Coming back to the Buddha-nature or Nirvana, sometimes the  Buddha used positive and negative descriptions of it, so as to make us yearn for freedom, or wish to become Buddhas ourselves, or to give us a starting point, but He also  pointed out that: „Nirvana is beyond concepts”.  This is to show us that we cannot apply any mind category to it. So, without entering into details which are impossible to comprehend with our limited minds,  Nirvana or Buddha nature is the state of true freedom, while Samsara is the state of bondage or slavery. You are free or you are not free, or in other words, you are either a Buddha or an unenlightened being. No god created the state of samsaric slavery and its myriad of realms (as I explained in my article), just as no god created the state of true freedom. Being uncreated, the state of Nirvana or Buddha nature has no beginning and no end, so we cannot say about it that it came from here or there. Only about the karmic existences we can say they are created over and over again by unenlightened beings who are self-illusioned. But as to “when this process of self-delusion or suffering started in the first place and why” - this is a question asked in the dream by a sleeping (unenlightened) person using dreaming categories, with a mind which does not know freedom and awakening, and which will be answered after Awakening (Buddhahood) or better, the questions will naturally disappear after Awakening.
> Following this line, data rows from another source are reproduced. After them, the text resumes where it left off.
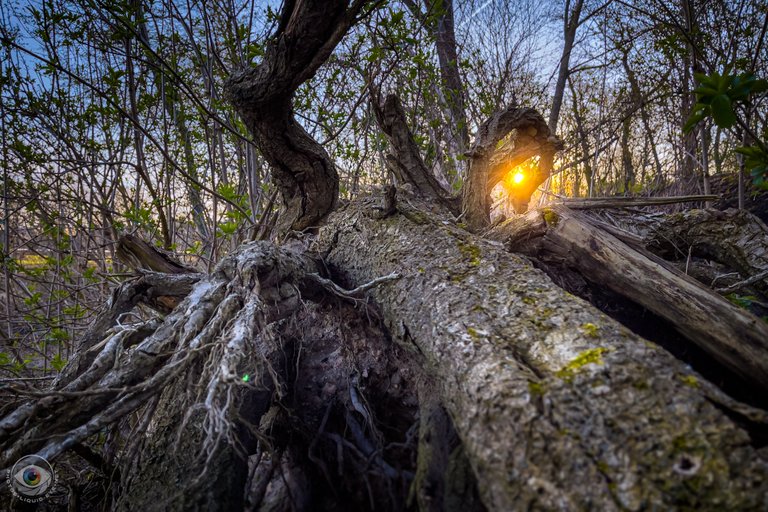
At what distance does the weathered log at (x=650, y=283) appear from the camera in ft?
3.40

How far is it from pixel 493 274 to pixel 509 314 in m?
0.23

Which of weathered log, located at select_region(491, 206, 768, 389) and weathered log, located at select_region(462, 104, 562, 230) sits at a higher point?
weathered log, located at select_region(462, 104, 562, 230)

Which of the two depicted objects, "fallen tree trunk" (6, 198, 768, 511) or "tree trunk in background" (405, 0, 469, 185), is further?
"tree trunk in background" (405, 0, 469, 185)

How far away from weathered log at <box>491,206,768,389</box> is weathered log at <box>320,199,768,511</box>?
69 millimetres

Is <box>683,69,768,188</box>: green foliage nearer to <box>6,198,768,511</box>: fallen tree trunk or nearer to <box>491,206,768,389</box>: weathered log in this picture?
<box>491,206,768,389</box>: weathered log

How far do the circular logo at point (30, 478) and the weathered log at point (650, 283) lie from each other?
1872mm

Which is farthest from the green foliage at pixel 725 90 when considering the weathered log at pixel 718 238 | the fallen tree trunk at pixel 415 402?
the fallen tree trunk at pixel 415 402

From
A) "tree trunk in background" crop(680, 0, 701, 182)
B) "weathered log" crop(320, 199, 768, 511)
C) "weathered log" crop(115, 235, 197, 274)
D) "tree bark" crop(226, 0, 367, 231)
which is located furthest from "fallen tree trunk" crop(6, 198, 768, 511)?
"tree trunk in background" crop(680, 0, 701, 182)

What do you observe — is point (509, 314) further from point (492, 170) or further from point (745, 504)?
point (492, 170)

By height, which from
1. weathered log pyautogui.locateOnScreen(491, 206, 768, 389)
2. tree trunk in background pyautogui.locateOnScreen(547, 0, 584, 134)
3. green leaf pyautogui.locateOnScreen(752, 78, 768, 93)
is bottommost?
weathered log pyautogui.locateOnScreen(491, 206, 768, 389)

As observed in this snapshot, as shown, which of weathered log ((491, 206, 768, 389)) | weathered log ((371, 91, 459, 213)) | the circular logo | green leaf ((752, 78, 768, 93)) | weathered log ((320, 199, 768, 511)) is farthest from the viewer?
weathered log ((371, 91, 459, 213))

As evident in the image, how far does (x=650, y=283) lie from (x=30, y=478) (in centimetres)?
219

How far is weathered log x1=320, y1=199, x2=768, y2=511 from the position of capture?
0.57 m

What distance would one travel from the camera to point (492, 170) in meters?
2.37
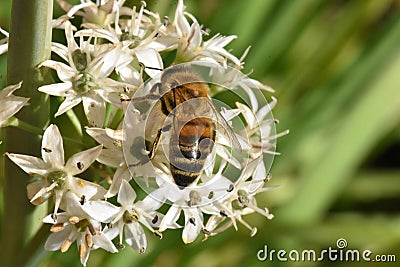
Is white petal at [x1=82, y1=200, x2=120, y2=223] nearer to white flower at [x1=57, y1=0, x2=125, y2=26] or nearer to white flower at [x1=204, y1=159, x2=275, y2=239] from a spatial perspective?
white flower at [x1=204, y1=159, x2=275, y2=239]

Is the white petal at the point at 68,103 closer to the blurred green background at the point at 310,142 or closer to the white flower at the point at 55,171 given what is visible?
the white flower at the point at 55,171

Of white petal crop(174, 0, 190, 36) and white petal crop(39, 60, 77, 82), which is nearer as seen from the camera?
white petal crop(39, 60, 77, 82)

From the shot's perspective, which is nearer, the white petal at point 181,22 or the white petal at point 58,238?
the white petal at point 58,238

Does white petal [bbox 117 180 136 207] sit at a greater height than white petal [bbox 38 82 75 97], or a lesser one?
lesser

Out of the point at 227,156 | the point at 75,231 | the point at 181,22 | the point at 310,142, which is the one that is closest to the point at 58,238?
the point at 75,231

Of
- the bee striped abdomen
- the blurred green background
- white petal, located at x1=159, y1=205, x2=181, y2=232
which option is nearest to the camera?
the bee striped abdomen

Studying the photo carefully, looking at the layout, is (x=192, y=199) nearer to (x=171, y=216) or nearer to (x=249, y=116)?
(x=171, y=216)

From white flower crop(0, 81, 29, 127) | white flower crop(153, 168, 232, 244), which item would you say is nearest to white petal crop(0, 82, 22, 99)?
white flower crop(0, 81, 29, 127)

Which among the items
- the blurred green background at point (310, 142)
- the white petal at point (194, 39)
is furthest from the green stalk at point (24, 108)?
the blurred green background at point (310, 142)
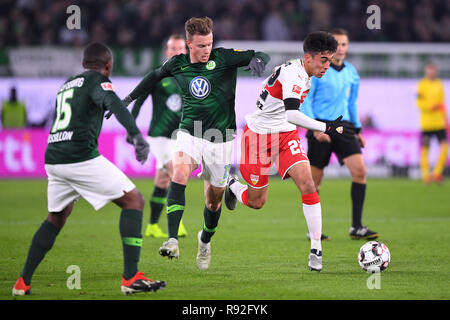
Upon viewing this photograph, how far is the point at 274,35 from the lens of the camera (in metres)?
22.0

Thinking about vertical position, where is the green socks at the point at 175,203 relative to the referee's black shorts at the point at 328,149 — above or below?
below

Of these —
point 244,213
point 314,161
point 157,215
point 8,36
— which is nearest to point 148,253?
point 157,215

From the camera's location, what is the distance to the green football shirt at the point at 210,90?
7027mm

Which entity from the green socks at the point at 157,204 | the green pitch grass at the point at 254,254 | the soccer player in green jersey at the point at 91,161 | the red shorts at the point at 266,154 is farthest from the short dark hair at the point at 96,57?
the green socks at the point at 157,204

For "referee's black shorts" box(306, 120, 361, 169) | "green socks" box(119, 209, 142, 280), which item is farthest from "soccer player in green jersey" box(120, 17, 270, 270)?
"referee's black shorts" box(306, 120, 361, 169)

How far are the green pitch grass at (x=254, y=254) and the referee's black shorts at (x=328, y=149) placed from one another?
102 centimetres

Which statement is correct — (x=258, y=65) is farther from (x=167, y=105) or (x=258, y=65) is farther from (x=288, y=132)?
(x=167, y=105)

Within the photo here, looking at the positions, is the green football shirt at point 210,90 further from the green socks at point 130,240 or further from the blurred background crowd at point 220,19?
the blurred background crowd at point 220,19

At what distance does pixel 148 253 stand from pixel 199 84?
2100 mm

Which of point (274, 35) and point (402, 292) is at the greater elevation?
point (274, 35)

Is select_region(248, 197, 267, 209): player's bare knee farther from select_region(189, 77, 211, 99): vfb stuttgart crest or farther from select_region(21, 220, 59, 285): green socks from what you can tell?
select_region(21, 220, 59, 285): green socks

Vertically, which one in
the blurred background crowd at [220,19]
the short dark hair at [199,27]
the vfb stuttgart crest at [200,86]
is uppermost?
the blurred background crowd at [220,19]

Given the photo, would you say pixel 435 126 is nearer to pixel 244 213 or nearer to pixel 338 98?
pixel 244 213

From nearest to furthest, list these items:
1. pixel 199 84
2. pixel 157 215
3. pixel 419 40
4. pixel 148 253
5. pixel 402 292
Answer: pixel 402 292, pixel 199 84, pixel 148 253, pixel 157 215, pixel 419 40
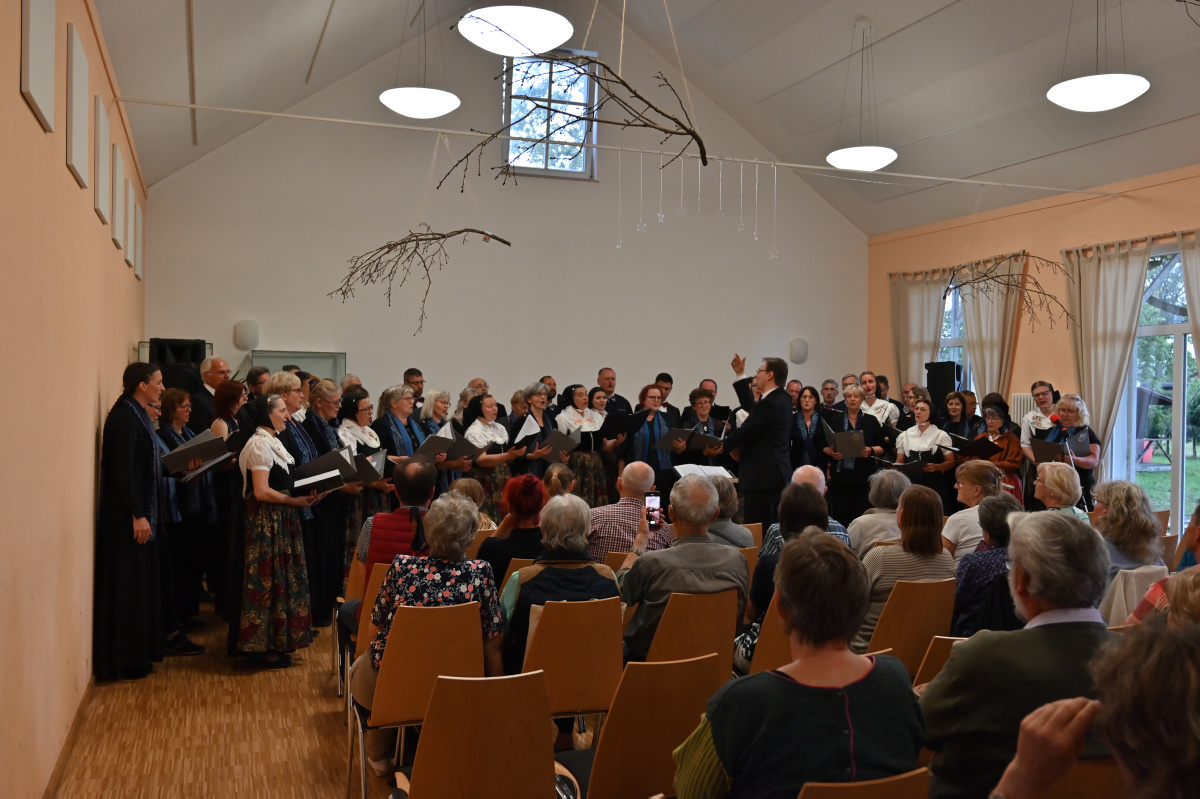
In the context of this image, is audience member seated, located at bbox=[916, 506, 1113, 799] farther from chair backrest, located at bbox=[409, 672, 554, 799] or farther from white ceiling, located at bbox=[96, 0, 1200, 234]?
white ceiling, located at bbox=[96, 0, 1200, 234]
Once we attain true freedom or Awakening from the Samsaric dream (Buddha means the “Awakened One”), there is no more Samsara for us. This is similar with the every morning situation when we awake from a dream and we realize that the dream was not real, while the state of awakening, or Buddha-nature, was always there. This means that the dream was created by us and our own emotions, while the state of awakening (Buddhahood/Nirvana) is uncreated. That which is always there, uncreated and unchanged is this Reality-when-awake or the Buddha-nature. As Bodhisattva Nagarjuna, the first Patriarch of Jodo Shinshu, said (as I quoted in my article):

“There is no reality in a dream but nevertheless we believe in the reality of the things seen in a dream. After waking up, we recognize the falsity of the dream and we smile at ourselves. In the same way, the person deep in the sleep of the fetters (samyojananidra) clings (abhiniviśate) to the things that do not exist; but when he has found the Path, at the moment of Enlightenment (Nirvana/Buddhahood), he understands that there is no reality [of Samsara] and laughs at himself”.